L’ecofemminismo ha dunque sollecitato le donne ad assumersi la responsabilità e il protagonismo necessari a invertire la rotta, perché ormai è chiaro che non c’è più tempo
Grazie alla secolare esperienza di cura degli esseri viventi, sostiene la visione ecofemminista, sono le donne il soggetto che può decostruire una struttura sociale modellata esclusivamente intorno ai valori del profitto e di una mascolinità egemonica e tossica. Come sempre, quando il movimento e il pensiero femminista si connette con altre filosofie e pratiche di cambiamento, i risultati sono incoraggianti. Il racconto del lungo percorso dell’ecofemminismo, sia come processo politico istituzionale che come fenomeno culturale è stato condensato nel libro L’ecofemminismo in Italia, le radici di una rivoluzione necessaria, curato da Laura Cima e Franca Marcomin, che è stato la base di un intenso seminario dal titolo “Fare pace con Terra” tenuto nel 2017 ad Altradimora.

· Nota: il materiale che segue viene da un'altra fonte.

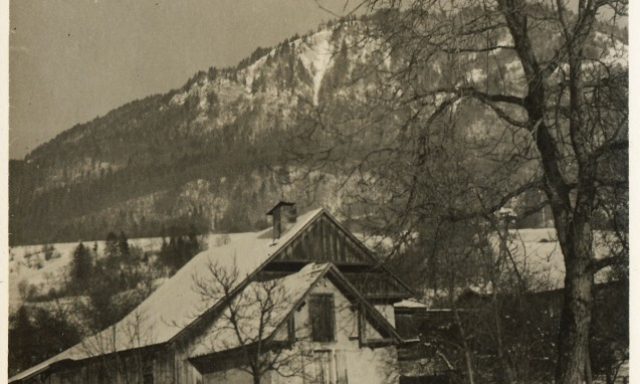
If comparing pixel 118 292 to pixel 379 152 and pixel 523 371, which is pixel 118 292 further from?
pixel 523 371

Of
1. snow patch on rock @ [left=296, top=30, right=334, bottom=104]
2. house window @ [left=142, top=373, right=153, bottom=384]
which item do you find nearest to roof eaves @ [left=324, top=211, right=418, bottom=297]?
snow patch on rock @ [left=296, top=30, right=334, bottom=104]

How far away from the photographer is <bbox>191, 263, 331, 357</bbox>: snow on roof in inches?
464

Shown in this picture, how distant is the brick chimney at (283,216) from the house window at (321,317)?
6.58 ft

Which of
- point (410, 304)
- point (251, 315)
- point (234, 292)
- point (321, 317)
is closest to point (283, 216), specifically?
point (234, 292)

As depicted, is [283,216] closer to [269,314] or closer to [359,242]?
[359,242]

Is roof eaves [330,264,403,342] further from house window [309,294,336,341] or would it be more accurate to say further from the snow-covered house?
house window [309,294,336,341]

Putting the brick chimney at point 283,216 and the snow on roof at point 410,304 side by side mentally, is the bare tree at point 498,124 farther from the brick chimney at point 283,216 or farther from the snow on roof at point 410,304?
the snow on roof at point 410,304

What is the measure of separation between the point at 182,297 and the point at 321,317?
88.1 inches

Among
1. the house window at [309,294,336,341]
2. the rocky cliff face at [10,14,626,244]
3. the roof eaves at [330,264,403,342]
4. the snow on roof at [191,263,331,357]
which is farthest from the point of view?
the house window at [309,294,336,341]

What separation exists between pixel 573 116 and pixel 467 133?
1.45 metres

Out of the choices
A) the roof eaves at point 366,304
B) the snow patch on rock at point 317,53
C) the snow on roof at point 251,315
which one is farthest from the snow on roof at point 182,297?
the snow patch on rock at point 317,53

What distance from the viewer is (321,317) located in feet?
41.5

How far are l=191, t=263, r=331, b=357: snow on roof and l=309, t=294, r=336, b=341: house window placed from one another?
42 centimetres
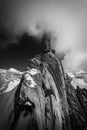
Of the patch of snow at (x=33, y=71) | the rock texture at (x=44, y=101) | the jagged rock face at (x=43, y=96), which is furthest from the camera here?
the patch of snow at (x=33, y=71)

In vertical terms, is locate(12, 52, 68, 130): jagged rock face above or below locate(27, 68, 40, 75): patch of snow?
below

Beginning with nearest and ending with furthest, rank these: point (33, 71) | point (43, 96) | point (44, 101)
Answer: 1. point (44, 101)
2. point (43, 96)
3. point (33, 71)

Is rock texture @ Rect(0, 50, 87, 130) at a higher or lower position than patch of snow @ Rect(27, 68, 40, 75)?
lower

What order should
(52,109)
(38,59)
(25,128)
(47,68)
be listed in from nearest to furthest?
(25,128)
(52,109)
(47,68)
(38,59)

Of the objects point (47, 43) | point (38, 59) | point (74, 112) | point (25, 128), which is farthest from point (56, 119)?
point (47, 43)

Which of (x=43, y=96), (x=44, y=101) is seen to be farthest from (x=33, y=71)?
(x=44, y=101)

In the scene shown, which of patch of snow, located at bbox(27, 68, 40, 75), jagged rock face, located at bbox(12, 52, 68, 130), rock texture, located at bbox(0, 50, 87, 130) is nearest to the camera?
jagged rock face, located at bbox(12, 52, 68, 130)

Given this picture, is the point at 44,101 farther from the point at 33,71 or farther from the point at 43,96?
the point at 33,71

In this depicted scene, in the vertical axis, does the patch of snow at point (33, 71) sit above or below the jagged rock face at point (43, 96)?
above

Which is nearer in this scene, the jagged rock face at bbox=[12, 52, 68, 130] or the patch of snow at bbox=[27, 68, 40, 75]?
the jagged rock face at bbox=[12, 52, 68, 130]

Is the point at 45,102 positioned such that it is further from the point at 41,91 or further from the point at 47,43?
the point at 47,43

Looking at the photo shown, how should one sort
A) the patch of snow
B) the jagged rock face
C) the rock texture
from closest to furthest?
1. the jagged rock face
2. the rock texture
3. the patch of snow
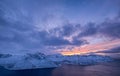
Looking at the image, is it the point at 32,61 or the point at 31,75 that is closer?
the point at 31,75

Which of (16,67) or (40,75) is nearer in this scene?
(40,75)

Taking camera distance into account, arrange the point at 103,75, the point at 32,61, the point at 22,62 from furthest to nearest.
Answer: the point at 32,61
the point at 22,62
the point at 103,75

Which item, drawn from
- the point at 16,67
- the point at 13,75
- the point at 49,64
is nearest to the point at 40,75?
the point at 13,75

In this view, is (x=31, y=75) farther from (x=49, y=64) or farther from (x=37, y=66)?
(x=49, y=64)

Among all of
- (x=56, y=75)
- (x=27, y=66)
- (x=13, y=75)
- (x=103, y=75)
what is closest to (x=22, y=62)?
(x=27, y=66)

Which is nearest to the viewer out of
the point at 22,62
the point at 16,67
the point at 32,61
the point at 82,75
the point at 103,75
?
the point at 103,75

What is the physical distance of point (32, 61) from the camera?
143125 millimetres

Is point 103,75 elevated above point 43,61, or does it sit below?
below

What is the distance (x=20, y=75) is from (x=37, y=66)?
45.1 metres

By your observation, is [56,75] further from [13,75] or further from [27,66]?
[27,66]

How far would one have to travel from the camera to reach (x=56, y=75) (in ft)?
308

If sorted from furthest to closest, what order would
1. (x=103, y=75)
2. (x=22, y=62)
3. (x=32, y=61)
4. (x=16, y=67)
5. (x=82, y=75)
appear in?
1. (x=32, y=61)
2. (x=22, y=62)
3. (x=16, y=67)
4. (x=82, y=75)
5. (x=103, y=75)

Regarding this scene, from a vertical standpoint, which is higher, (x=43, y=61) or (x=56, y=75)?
(x=43, y=61)

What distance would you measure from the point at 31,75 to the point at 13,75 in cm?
1225
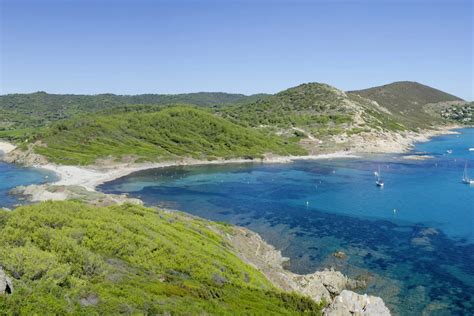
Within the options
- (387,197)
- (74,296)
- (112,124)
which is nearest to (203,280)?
(74,296)

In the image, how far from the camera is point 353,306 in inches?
1353

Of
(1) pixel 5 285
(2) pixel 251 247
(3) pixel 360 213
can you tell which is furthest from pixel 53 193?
(1) pixel 5 285

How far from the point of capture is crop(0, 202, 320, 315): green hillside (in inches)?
907

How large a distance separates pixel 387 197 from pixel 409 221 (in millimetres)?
21999

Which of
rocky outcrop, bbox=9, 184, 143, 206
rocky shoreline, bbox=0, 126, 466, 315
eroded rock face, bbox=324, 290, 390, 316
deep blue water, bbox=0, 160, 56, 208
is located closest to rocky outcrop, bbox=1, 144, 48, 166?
rocky shoreline, bbox=0, 126, 466, 315

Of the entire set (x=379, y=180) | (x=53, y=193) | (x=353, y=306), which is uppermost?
(x=53, y=193)

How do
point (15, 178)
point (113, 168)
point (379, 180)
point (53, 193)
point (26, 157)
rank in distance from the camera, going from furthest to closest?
point (26, 157) < point (113, 168) < point (15, 178) < point (379, 180) < point (53, 193)

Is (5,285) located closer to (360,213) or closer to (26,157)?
(360,213)

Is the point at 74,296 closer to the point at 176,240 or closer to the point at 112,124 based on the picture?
the point at 176,240

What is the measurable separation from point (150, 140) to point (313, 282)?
13897 cm

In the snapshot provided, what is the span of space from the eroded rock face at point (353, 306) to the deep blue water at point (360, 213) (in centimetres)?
993

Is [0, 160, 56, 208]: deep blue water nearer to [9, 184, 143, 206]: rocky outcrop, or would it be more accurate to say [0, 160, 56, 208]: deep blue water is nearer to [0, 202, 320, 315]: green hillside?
[9, 184, 143, 206]: rocky outcrop

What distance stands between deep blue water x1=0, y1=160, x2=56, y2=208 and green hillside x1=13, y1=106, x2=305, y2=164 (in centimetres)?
1253

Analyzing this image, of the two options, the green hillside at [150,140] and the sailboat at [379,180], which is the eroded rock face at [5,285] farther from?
the green hillside at [150,140]
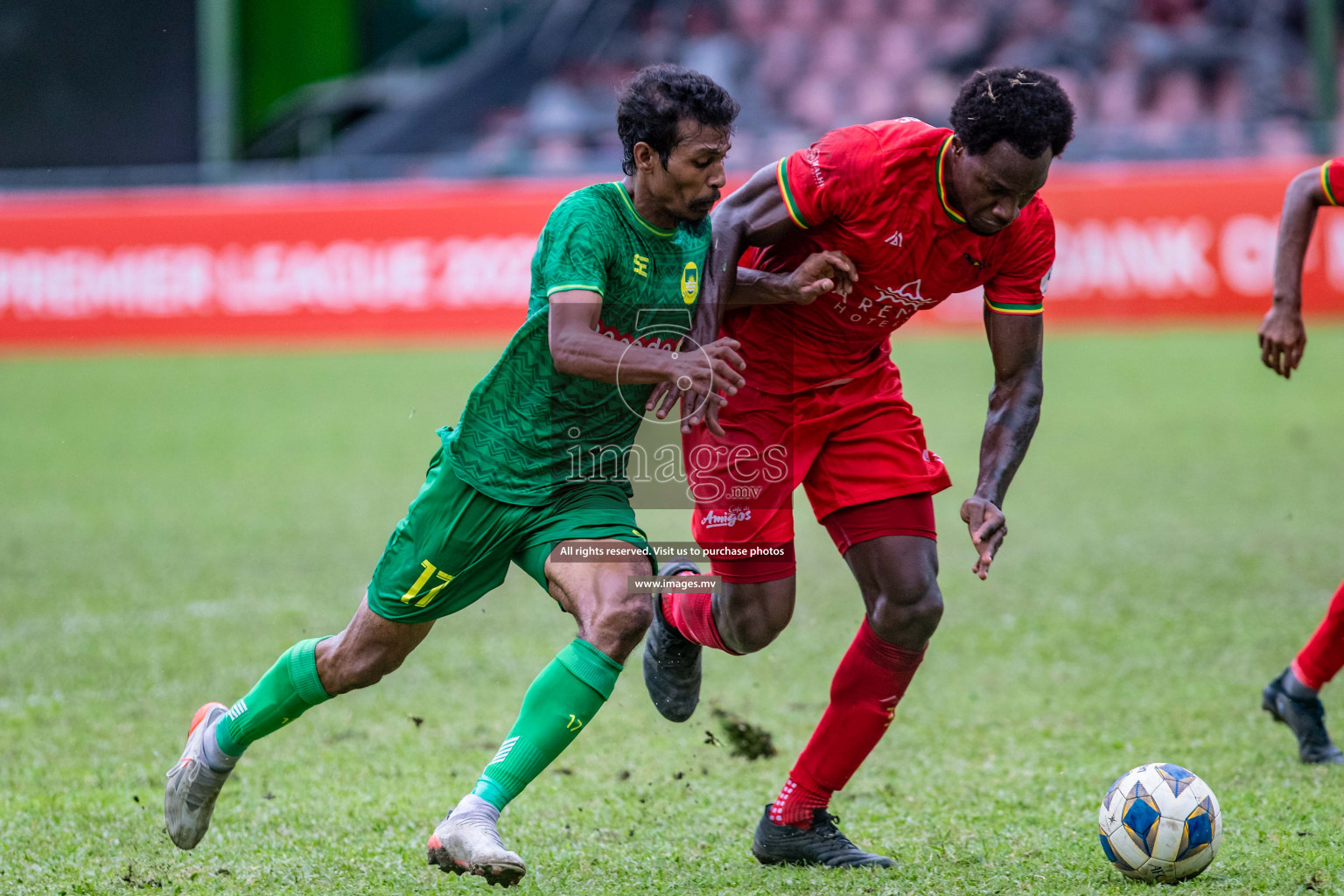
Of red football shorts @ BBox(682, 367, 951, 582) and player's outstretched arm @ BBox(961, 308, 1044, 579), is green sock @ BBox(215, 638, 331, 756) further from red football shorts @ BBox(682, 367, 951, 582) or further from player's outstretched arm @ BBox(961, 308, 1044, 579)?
player's outstretched arm @ BBox(961, 308, 1044, 579)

Una rivoluzione nonviolenta, quella ecofemminista, caratterizzata dalla connessione tra pensiero e pratica, essere e fare, ideale e concretezza
Non c’è nulla di meno virtuale: la politica femminista e quella ecologista si radicano e prendono senso dal corpo, e quindi dai suoi bisogni, desideri ma anche dai limiti e dai confini. È in quell’intreccio che penso si fondi la possibilità di ridare senso alla politica mainstream, così lontana oggi dalla realtà e così pericolosamente vicina a portarci alla catastrofe.
Prima del Covid una delle immagini che più avevano reso chiaro il degrado etico rispetto al rapporto tra l’umano e il mondo naturale era stata quella, del 2015, che ritraeva lo sciagurato dentista nordamericano sorridente appoggiato al leone appena ucciso, dietro pagamento di 55 mila dollari. “Se paghi puoi”, è il messaggio, e non importa cosa compri, perché l’autorizzazione viene dal potere del denaro.
Ecco, tenere conto dell’impatto che si ha sul Pianeta, è un dovere civile, educativo e politico che va incluso nella quotidianità delle nostre relazioni. Non farlo significa essere complici: lamentarsi poi delle conseguenze, a cose fatte, è ridicolo.